Goal: Take the line that contains "photo (in metres)?" and each line after it in the material below, and transcribe them exactly, stopping at the end.

Supplied records:
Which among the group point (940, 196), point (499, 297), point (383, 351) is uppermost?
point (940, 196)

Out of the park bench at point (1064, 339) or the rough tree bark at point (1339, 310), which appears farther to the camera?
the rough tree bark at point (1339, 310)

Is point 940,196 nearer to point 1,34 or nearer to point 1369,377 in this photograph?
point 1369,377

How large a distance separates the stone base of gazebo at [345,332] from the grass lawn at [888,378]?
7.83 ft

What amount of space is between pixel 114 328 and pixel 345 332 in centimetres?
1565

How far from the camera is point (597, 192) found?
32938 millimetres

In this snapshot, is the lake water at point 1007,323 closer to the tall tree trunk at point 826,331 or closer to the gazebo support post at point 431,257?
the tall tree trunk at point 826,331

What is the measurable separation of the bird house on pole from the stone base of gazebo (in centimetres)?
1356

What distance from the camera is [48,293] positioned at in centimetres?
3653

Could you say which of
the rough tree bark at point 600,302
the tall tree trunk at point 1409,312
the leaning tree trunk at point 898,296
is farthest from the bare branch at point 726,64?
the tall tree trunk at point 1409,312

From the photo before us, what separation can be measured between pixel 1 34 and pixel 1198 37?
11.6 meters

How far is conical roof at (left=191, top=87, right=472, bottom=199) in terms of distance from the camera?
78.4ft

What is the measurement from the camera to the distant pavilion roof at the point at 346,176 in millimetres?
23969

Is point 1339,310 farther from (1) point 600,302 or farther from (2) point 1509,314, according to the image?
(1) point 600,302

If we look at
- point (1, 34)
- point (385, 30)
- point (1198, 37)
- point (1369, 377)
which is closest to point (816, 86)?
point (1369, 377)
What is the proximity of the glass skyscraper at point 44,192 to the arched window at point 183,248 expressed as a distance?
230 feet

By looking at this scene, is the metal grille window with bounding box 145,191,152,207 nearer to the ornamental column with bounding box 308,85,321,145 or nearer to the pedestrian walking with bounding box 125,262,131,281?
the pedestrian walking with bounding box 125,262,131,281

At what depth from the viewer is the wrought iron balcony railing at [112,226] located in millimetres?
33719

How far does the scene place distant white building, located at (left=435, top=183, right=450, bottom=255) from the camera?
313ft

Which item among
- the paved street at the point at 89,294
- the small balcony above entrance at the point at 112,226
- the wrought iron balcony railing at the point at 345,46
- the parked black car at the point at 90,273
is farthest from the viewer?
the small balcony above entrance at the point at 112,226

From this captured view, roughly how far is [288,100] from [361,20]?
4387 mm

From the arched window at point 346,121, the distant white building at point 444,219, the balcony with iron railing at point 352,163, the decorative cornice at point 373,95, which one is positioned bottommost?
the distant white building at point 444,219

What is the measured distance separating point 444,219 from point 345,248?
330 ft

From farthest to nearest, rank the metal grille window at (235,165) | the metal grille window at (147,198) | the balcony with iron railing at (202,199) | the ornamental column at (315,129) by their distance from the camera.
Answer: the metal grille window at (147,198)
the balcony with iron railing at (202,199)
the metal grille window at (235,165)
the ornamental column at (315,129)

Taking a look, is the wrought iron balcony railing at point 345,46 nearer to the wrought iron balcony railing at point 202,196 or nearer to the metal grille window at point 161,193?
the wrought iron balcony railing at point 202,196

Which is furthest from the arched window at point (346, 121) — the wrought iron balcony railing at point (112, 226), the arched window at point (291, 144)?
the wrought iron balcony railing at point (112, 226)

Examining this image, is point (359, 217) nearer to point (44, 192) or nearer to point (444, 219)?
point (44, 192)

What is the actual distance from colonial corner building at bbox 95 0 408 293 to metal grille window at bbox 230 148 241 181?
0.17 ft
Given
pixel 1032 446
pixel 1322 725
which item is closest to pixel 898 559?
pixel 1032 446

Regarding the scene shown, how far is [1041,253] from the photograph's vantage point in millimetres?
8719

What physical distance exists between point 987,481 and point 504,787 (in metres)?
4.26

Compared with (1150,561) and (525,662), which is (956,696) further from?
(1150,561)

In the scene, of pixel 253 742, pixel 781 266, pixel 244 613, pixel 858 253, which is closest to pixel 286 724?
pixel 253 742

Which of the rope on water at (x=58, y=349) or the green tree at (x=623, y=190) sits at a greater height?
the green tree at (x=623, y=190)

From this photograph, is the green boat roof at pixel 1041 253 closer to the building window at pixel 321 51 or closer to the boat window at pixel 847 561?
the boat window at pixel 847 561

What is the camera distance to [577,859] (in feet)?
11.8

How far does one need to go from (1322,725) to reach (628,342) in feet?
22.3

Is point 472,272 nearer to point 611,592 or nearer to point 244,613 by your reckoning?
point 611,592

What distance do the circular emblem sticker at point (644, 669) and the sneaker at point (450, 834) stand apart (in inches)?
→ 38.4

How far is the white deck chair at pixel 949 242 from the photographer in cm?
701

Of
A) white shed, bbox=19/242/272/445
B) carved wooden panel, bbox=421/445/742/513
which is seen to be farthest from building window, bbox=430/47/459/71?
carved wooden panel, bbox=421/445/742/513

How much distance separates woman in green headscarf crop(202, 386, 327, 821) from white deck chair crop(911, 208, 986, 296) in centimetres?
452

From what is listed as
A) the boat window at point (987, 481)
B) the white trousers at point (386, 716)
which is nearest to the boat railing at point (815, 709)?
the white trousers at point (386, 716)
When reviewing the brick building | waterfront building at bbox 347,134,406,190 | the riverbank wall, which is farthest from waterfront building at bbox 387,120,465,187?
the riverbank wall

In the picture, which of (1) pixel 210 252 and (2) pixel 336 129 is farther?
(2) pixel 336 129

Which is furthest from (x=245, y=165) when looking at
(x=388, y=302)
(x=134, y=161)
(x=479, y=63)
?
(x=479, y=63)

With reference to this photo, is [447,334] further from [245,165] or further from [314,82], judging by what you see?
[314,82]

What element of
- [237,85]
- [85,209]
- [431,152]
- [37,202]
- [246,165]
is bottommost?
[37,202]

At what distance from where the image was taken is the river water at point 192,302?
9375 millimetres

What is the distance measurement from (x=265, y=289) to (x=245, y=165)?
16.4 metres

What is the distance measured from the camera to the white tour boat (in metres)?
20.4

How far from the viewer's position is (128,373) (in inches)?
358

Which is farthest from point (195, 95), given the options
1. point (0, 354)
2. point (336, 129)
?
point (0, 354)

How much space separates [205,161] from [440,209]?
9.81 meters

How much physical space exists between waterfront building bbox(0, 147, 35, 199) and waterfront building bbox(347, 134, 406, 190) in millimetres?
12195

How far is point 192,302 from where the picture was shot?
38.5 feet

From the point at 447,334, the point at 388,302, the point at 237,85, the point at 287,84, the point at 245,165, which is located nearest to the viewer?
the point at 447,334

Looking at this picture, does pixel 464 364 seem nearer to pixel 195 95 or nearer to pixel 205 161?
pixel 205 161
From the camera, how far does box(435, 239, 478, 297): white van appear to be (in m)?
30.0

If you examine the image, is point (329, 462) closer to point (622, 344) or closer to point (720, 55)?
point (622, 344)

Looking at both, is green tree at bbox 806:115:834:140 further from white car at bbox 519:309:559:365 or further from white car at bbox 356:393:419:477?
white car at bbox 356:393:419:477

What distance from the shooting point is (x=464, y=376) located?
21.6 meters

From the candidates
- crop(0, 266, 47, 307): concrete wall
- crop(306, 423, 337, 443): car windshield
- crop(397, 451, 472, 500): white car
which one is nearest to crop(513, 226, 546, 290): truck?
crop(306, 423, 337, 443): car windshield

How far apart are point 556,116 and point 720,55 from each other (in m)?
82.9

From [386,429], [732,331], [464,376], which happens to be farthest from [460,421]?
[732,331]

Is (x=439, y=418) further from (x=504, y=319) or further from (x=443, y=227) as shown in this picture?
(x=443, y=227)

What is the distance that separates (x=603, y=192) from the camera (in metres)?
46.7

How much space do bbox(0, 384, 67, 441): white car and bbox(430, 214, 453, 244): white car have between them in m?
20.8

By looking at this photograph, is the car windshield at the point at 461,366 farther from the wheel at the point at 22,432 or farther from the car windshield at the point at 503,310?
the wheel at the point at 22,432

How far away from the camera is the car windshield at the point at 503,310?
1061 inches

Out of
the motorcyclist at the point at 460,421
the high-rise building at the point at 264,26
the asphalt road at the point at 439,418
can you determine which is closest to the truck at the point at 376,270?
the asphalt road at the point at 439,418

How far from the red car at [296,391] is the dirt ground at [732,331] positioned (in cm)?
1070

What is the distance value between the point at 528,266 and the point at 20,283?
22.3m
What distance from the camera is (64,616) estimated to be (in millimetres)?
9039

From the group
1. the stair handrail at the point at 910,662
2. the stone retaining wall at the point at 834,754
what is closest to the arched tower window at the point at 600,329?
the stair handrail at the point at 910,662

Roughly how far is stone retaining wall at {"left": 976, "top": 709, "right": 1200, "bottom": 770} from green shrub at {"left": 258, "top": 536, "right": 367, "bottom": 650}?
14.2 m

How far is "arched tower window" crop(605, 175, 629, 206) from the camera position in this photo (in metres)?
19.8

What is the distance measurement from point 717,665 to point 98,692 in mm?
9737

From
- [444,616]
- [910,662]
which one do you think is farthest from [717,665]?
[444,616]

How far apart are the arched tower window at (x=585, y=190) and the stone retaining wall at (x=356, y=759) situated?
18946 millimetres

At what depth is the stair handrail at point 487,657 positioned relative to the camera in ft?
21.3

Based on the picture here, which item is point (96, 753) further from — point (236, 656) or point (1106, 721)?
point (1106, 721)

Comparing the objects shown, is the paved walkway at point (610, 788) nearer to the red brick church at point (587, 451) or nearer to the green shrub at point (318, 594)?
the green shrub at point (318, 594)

Exercise result:
How far is "arched tower window" crop(605, 175, 629, 206) from the camera position in this photo (in metres)?
19.8

What is the distance measurement from point 717,665 to point 98,692 in mm?
9737

From
- [444,616]
- [910,662]
which one do you think is farthest from [717,665]?
[444,616]

How far apart are the arched tower window at (x=585, y=190) and the stone retaining wall at (x=356, y=759) situated?
18946 millimetres

At what depth is the stair handrail at point 487,657 positioned relative to the camera in ft?
21.3

Based on the picture here, which item is point (96, 753) further from — point (236, 656) or point (1106, 721)?
point (1106, 721)

Comparing the objects shown, is the paved walkway at point (610, 788) nearer to the red brick church at point (587, 451) or nearer to the green shrub at point (318, 594)?
the green shrub at point (318, 594)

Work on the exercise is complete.